Alors que le personnel était plutôt optimiste au départ, les choses ont très vite viré au cauchemar. “Ils étaient réellement en première ligne”, insiste le professeur. Les collègues eux-mêmes touchés par le virus, la confiance était ébranlée. Avec un taux de mortalité élevé, les soignants ne savaient plus accompagner correctement les patients et leurs familles.

Des effets sur la durée

Les professionnels de la santé ont souffert de symptômes alarmants, comme la dépression, qui ont duré longtemps. Certains d’entre eux n’ont pas ressenti les conséquences de la crise directement en mars ou en avril mais plus tard. L’étude qualifie ce phénomène d’”effet décalé”.

Philippe de Timari explique également à la DH que "la crise était ressentie plus durement dans les équipes infirmières". Cela ne signifie cependant pas que les médecins n’ont pas souffert, nuance-t-il.

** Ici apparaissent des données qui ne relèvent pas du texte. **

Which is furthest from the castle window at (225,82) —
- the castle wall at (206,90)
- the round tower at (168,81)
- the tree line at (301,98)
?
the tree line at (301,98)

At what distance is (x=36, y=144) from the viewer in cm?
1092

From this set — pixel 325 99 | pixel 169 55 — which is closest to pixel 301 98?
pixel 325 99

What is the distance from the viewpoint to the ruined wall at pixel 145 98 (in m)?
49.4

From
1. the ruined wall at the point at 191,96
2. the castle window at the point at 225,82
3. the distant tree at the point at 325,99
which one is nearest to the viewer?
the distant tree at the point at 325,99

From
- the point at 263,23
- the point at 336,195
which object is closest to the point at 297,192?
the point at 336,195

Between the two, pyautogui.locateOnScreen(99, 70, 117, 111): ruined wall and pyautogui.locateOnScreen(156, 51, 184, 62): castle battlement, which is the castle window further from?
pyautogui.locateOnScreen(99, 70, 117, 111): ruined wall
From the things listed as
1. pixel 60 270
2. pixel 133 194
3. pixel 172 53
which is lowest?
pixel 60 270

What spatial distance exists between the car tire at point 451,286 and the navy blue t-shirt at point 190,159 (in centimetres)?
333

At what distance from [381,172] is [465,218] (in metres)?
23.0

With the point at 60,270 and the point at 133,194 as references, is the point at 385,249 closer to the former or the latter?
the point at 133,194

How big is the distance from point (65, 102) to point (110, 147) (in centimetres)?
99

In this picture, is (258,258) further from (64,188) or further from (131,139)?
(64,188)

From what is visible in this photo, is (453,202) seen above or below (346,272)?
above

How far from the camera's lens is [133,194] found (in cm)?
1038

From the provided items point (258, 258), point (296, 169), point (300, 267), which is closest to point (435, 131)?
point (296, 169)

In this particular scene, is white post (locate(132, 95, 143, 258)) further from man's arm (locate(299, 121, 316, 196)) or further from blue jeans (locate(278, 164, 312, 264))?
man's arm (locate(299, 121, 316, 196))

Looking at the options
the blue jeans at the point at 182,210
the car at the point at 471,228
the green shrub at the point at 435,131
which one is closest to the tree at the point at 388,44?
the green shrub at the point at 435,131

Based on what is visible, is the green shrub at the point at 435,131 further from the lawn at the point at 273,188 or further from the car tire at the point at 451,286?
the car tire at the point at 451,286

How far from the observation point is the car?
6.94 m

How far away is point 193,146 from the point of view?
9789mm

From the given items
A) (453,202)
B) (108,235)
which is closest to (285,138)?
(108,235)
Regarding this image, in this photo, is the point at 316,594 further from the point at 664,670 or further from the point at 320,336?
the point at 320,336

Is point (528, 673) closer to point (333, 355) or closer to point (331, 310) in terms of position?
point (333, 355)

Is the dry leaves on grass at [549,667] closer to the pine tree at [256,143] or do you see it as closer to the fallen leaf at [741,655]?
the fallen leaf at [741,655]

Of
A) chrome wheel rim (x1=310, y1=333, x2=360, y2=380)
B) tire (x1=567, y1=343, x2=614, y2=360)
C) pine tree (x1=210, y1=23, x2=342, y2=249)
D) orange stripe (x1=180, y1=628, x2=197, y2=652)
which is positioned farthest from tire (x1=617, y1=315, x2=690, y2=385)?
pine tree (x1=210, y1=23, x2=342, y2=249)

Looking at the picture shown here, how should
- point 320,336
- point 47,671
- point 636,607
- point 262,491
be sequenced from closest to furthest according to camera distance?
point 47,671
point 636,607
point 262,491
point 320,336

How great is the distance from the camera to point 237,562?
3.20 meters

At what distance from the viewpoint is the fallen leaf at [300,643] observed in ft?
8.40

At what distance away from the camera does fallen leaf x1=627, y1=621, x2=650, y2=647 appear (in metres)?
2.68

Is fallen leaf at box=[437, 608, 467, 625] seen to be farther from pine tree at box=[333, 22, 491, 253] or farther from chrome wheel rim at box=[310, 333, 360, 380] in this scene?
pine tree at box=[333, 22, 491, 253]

Une diversité des situations

A l’hôpital, le malaise était présente tant dans les unités Covid que non Covid mais de façon différente. Dans les premiers services, les soignants étaient confrontés à un taux de mortalité considérable, à une lourdeur des tâches et à des mesures sanitaires changeantes tandis que pour les seconds, le personnel a ressenti un manque de considération vis-à-vis de leur situation. Enfin, la solidarité a joué un rôle dans la capacité à affronter cette crise : "Quand la cohésion était moins présente, la souffrance dans l’équipe devenait plus lourde", explique le professeur.